==== Input records

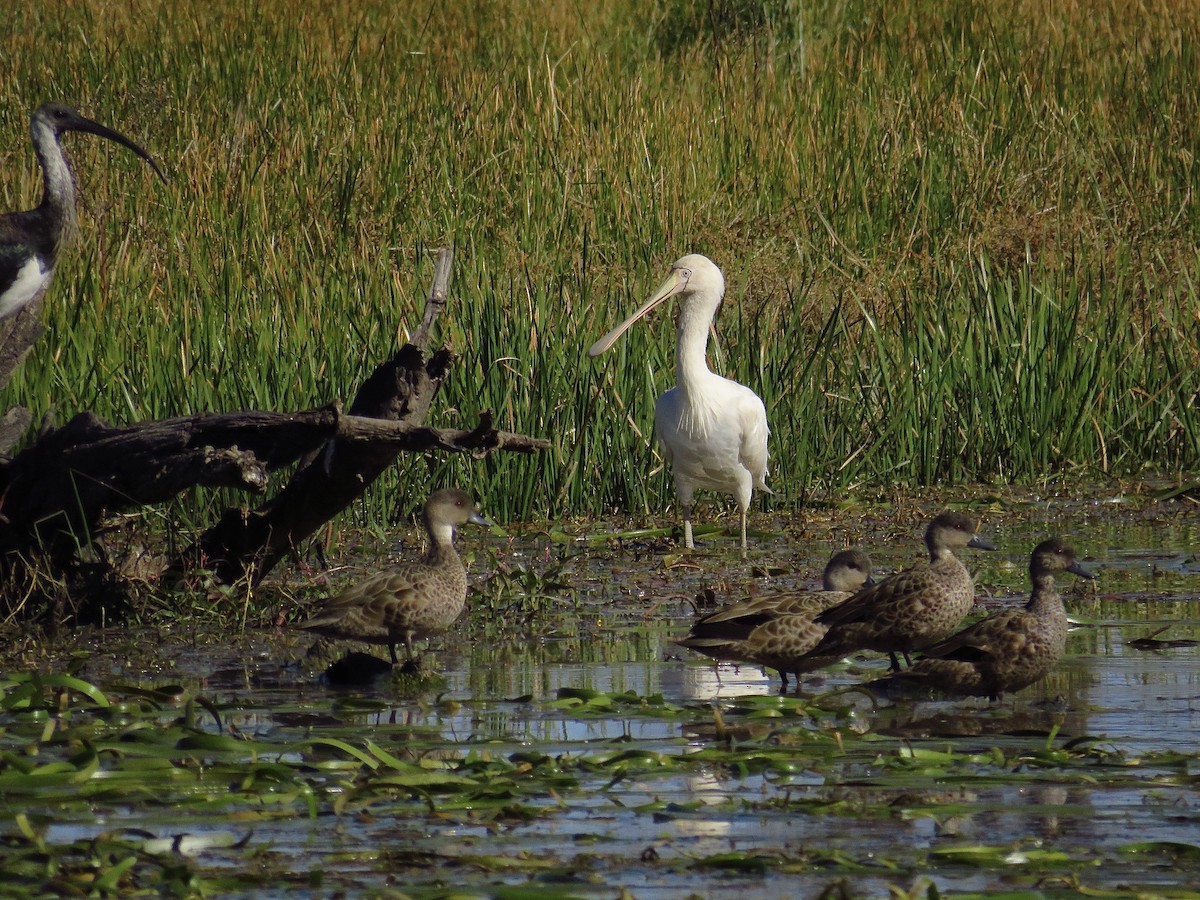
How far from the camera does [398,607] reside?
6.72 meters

========
==== Input records

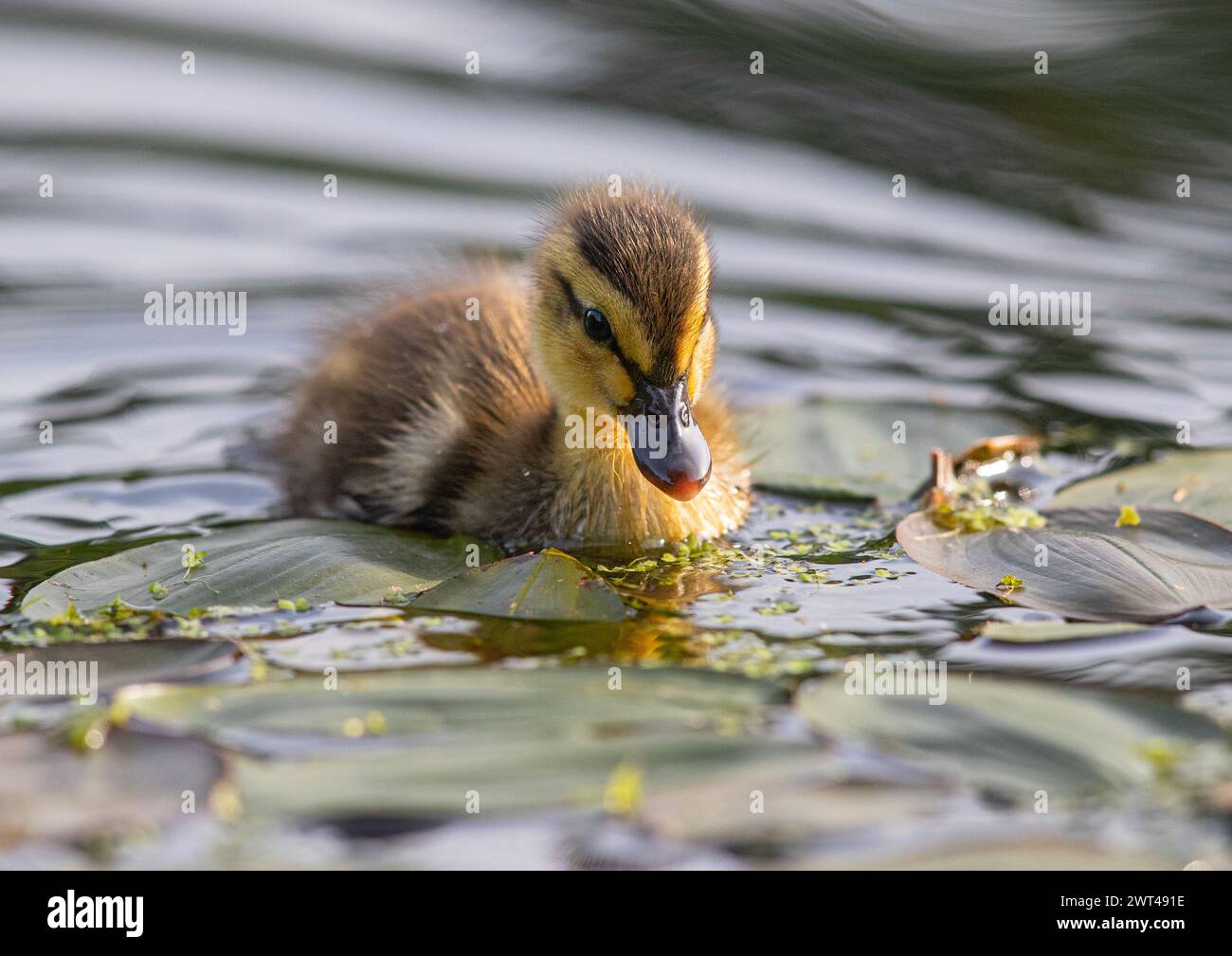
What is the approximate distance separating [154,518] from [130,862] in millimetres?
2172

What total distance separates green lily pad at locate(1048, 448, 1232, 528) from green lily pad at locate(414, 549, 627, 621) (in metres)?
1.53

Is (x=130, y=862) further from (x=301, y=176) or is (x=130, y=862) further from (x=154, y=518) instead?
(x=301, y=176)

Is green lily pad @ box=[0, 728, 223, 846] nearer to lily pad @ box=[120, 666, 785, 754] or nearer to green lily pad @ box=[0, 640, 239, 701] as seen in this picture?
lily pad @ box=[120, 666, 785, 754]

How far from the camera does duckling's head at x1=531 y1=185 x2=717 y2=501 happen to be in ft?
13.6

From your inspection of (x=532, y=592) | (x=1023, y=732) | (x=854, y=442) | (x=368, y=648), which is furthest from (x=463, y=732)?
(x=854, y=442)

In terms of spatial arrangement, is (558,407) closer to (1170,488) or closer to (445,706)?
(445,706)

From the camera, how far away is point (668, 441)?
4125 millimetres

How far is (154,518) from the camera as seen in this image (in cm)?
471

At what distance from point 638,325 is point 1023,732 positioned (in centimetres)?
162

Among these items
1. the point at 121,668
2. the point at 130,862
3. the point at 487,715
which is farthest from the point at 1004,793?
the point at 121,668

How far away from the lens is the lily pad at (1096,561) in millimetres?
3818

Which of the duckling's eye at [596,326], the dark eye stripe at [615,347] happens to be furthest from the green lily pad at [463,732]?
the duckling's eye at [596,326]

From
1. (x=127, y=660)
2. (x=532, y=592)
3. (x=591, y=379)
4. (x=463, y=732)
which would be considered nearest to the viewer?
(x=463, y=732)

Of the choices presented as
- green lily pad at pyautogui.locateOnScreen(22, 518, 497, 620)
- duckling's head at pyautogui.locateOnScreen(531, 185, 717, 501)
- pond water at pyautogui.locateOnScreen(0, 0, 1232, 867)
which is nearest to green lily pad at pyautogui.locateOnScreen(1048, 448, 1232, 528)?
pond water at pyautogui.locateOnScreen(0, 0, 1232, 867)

========

* Brief
Pull out each line of the data above that contains the word "head". Only matches with the same letter case count.

* Written response
How far from the camera does duckling's head at x1=531 y1=185 x2=717 y2=501 happen to be in ft?
- duckling's head at pyautogui.locateOnScreen(531, 185, 717, 501)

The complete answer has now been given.